At the edge of kernel technology, operating systems and libre softwares, proprietary logic still keep the hand on. If theses systems tends to openess, softwares and hardware specifications used to initialize them via a code, the BIOS, remains proprietary.

But several years ago, pushed by necessity, researchers and some manufacturers team up in order to widen the field of use, and to free BIOSes from their initial, deprecated and buggy implementation. In this aim, some projects are now available out of laboratory use, such as OpenBios, FreeBios, LinuxBios.

The goal of this libre BIOS research and development project is to boot a linux kernel onto a thin client from a customized and derivated LinuxBios BIOS. Linuxbios is a project lead by the LANL (Los Alamos National Laboratory) in close collaboration with OpenBios and Free Bios projects. Primarily it has been made to work in a cluster environnement in order to wake and initialize machine grapes. Applications : Grid computing, parallel computization, massive calculus.

What Linuxbios offers is simple : build, cutomize and flash a BIOS into a chip : the CMOS.

I've started working on the initial version as Linuxbios evolved into Version 2. Totally refactored it is more easy to port, derivate, understand. This book describes how and why I have derivated Linuxbios to fit embedded device. Developments had already targeted theses devices but none led to a documention support available to the largest audience like this is.

2.2 Structure

First task was to qualify Linuxbios, to identify "the pros and cons", and detect future difficulties during development process. See the feasability study.

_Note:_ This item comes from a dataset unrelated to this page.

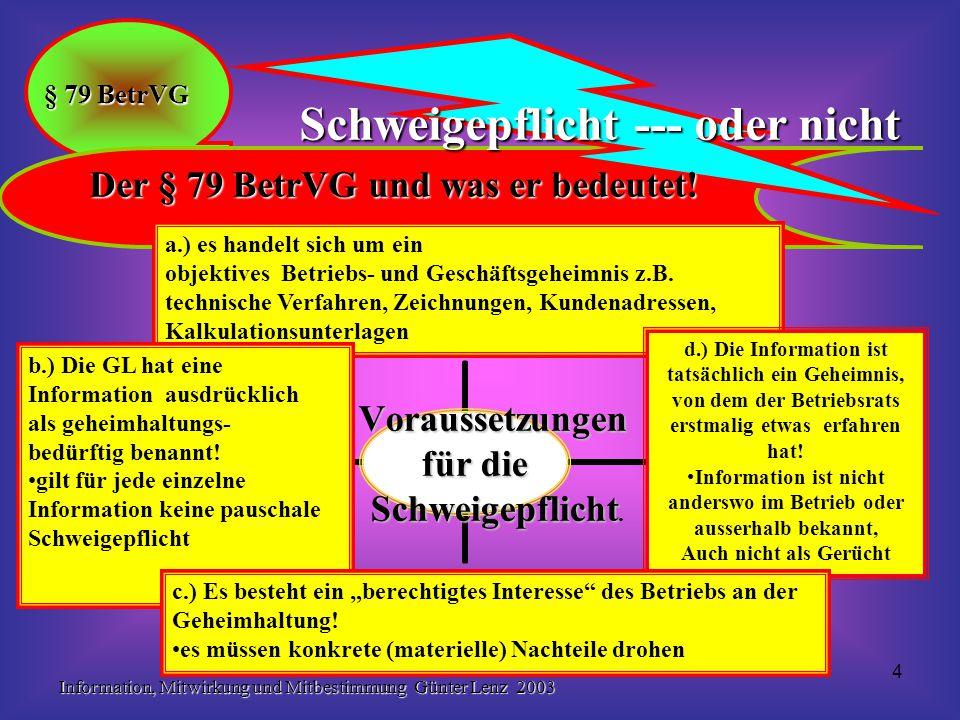 Information, Mitwirkung und Mitbestimmung Günter Lenz 2003 4 Voraussetzungen Voraussetzungen für die für die Schweigepflicht Schweigepflicht... a.) es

Second was to look for 'functional gaps' if exists and propose external simplest solutions. In other words, "integration is my friend". See the Linux and the BIOS study. See the software solution study.

Third task consist of an implementation I made in order to carry out a prototype. This is the pure HOWTO part. See the implementation.

2.3 Tools and resources

Linuxbios father project from which my Linuxbios has derivated made me shiver by the time I realized plenty the sense of "bazaar organization". Do not let this blizzard frizz you to the bones : welcome to the Permafrost ! The source tree is "just" 800 subdirectories including 590 for the src/ directory ! All right, this WAS version 1.

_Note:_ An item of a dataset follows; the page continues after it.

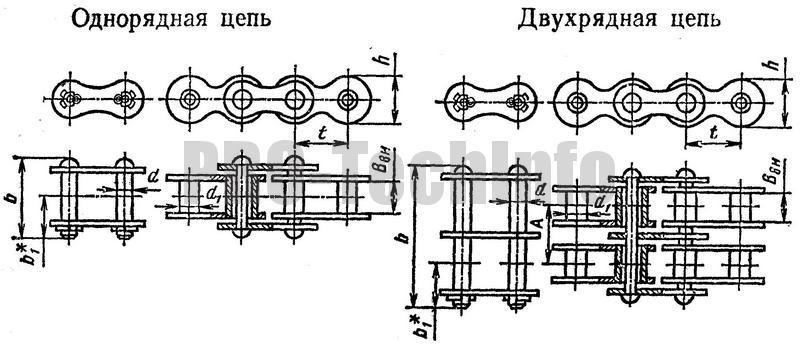 Однорядные и двухрядные втулочные цепи типа ПВ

Don't worry, version 2 is now just 350 including 240 in src/. But take this advice to you, do not dump too quickly version 1 from your CVS tree because this is a treasure cave talking about source code.

Let's also say this frankly : there were very few documentations in the immediate surroundings of Linuxbios. Nevertheless, useful informations have aggregate along Linuxbios pipermail forum and mail archive : forum questions/remarks and answers mechanisms works correctly. (cf. quick landmarks in Linuxbios maillist archive)

If you are ready to get started, I'am sure it's no use asking if you read the disclaimer or remembering you to save your personnal data, or remembering you to have a boot cd or a boot floppy at hand, or remembering you to save your CMOS state, or not to test code in root mode (as much as you could). hehh don't be that touchy, that was just to mention... ;)

Well, let's talk about architecture.

Please note this doc will not cover crosscompiling. I've worked in the simplest case : one machine, called build machine, will (guess what) build your Linuxbios from the source depending on software and hardware environnement. Actually, it is also the target machine. The other, called server machine, will recovers debug string from the BIOS while running. Moreover, it can serve kernel dynamically to the build machine to boot Linux or another OS : Windows, NETBSD, Plan9... You will see that the boot matter is merely described in this documentation.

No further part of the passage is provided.